M. ROY (Beauce): Oui, mais là je pense qu'il y a quand même
l'entrepreneur qui va partir de la ville pour venir construire une maison.
M. LABERGE: Oui, c'est ça.
M. ROY (Beauce): La maison ne coûtera pas le même prix dans
une petite municipalité qu'en ville. Vous avez dit vous-même, tout
à l'heure, que la construction coûte moins cher à
Montréal qu'ailleurs, qu'il y a plus de facilités.

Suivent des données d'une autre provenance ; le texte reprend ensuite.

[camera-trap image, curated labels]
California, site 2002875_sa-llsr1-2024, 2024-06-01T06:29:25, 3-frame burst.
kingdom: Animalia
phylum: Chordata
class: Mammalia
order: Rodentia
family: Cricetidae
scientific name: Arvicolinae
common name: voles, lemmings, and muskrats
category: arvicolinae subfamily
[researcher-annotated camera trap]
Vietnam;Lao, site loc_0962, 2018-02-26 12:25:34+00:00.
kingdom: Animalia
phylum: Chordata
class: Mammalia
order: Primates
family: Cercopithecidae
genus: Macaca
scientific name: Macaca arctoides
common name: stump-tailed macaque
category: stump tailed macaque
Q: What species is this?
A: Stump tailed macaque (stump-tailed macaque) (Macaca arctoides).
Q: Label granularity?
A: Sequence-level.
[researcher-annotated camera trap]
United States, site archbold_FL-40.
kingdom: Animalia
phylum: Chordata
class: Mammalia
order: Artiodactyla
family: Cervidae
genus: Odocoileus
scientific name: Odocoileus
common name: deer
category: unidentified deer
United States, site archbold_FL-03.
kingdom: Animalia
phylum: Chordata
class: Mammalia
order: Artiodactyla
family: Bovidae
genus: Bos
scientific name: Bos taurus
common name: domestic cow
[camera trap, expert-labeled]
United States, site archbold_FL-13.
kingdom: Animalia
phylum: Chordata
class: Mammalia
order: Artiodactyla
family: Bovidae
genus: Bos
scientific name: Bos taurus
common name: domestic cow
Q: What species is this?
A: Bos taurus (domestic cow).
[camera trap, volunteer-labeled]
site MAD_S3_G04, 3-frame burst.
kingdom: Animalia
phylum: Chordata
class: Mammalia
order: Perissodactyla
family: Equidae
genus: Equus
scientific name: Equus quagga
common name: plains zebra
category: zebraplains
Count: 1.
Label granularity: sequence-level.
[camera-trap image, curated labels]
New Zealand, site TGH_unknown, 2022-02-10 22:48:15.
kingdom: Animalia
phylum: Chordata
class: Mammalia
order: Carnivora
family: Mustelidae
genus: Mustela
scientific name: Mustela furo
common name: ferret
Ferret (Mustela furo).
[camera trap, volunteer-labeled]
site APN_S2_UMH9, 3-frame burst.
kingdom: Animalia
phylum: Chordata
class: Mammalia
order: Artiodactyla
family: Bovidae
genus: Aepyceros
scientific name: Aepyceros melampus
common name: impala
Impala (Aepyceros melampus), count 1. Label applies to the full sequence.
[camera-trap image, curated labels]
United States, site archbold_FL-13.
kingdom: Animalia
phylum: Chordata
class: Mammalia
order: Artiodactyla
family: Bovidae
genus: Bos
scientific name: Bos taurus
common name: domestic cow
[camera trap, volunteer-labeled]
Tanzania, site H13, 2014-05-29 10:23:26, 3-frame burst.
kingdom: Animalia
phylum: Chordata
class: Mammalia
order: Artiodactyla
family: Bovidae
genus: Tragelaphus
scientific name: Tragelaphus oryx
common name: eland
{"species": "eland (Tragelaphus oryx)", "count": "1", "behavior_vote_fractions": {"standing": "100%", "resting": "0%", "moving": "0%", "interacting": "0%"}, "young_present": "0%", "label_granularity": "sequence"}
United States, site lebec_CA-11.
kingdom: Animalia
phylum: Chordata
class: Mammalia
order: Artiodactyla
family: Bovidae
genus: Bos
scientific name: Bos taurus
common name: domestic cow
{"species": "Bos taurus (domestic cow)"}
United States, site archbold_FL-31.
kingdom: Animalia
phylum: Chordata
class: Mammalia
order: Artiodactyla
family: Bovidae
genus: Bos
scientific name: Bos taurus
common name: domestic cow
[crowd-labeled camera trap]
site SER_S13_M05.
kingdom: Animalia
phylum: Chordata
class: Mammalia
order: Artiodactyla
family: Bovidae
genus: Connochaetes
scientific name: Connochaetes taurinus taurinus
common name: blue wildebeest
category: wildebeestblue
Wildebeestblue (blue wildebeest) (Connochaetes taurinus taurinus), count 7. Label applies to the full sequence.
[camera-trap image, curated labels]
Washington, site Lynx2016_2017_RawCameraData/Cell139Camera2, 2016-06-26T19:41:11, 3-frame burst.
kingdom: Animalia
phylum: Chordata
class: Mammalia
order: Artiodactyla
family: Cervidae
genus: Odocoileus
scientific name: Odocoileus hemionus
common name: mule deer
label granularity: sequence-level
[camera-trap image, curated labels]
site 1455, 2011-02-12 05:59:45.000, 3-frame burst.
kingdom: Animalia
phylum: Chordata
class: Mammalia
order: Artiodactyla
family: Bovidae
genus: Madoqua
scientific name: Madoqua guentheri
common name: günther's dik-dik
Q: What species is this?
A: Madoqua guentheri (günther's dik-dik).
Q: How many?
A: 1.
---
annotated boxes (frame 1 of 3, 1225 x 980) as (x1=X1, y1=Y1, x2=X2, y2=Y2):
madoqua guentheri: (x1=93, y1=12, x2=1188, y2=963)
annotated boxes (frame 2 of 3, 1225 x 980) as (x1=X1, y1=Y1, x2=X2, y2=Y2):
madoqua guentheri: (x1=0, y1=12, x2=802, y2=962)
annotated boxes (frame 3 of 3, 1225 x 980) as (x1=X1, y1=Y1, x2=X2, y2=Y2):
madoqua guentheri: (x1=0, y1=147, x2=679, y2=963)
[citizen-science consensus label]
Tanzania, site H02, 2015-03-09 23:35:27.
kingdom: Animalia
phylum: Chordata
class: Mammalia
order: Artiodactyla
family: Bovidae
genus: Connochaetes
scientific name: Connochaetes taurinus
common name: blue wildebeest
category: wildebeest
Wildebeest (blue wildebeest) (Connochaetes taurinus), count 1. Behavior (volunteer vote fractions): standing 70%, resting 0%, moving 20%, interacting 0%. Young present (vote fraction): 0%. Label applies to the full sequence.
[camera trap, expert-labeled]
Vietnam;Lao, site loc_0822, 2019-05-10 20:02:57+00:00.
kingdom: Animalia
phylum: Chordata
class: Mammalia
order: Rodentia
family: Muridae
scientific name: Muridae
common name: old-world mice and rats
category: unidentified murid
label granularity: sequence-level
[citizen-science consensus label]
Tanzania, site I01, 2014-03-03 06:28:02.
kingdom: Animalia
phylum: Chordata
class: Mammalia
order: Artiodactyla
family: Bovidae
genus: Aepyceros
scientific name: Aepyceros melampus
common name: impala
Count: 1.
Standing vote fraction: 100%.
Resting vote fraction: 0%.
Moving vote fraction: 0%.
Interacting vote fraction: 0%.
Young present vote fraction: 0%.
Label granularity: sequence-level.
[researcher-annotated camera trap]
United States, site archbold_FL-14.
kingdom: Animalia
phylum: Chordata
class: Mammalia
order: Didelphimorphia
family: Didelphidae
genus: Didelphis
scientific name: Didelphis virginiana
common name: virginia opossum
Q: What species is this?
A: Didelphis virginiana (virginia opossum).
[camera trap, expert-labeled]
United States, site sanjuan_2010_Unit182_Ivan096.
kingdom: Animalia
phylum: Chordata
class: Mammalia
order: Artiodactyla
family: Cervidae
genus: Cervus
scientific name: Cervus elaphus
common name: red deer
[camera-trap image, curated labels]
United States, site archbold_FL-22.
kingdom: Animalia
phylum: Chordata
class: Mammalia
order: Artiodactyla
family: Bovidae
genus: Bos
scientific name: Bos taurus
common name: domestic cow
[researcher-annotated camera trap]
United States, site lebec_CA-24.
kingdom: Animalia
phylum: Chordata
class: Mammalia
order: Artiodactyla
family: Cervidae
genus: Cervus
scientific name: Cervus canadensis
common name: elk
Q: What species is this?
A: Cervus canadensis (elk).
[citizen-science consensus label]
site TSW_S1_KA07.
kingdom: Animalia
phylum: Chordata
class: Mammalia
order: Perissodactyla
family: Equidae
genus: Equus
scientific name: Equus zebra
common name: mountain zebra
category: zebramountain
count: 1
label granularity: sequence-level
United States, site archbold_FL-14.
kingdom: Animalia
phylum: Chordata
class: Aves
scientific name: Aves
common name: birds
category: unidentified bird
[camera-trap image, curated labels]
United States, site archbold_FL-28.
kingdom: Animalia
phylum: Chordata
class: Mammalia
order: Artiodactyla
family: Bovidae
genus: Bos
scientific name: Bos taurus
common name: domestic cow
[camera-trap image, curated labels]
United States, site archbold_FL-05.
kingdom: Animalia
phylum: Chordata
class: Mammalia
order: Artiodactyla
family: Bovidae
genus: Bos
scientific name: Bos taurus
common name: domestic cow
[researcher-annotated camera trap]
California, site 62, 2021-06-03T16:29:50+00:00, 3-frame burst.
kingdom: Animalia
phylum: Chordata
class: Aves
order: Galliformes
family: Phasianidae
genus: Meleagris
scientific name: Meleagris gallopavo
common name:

M. LABERGE: Par rapport à la compétence des entrepreneurs
justement. Encore une fois, la plaie de l'industrie, enfin une des plaies de
l'industrie de la construction ce sont les artisans. Les artisans qui vont
aller acheter cinq livres de clous à la fois au lieu d'acheter un baril
de clous, ça ne revient pas au même prix. Et c'est nous qui payons
pour ça. Nous ne sommes pas en faveur de faire disparaître tous
les entrepreneurs ou enlever toute chance à un nouvel entrepreneur
d'entrer dans l'industrie de la construction, mais nous voudrions que tous les
entrepreneurs soient régis par les mêmes lois et soient
obligés de respecter les mêmes règlements que tous les
autres. Il ne devrait pas y avoir de faveur spéciale. On dit justement,
dans le mémoire, qu'il ne devrait pas y avoir d'exception et vous nous
demandez si nous voudrions les exclure. On ne veut pas les exclure, on croit
qu'il y a déjà de l'injustice parce qu'il y a des exceptions. Il
ne devrait pas y en avoir.
M. ROY (Beauce): Quand j'ai parlé de les exclure, c'est en vertu
de l'arrêté ministériel 2711, ce n'est pas en vertu du
décret de la construction comme tel, et ce n'est pas en vertu de la loi
de la qualification professionnelle.
C'est en vertu de l'arrêté en conseil no 2711, relativement
aux permis de travail. C'est uniquement sur ce point, parce que j'avais pris la
peine de dire, auparavant, que le problème que nous avions eu à
envisager surtout et qui avait compliqué tout le problème, dans
tout le Québec, et qui est en train de causer des préjudices
très sérieux aux employeurs du secteur industriel et du secteur
commercial, dans l'industrie de la construction, c'était justement le
fait qu'on avait obligé les artisans, les petits entrepreneurs et les
travailleurs des régions rurales à être régis par le
même décret, alors que la Commission de l'industrie de la
construction admet elle-même ne pas avoir été capable
d'avoir toutes les données pour faire l'inventaire des travailleurs
disponibles ou de ceux qui avaient travaillé.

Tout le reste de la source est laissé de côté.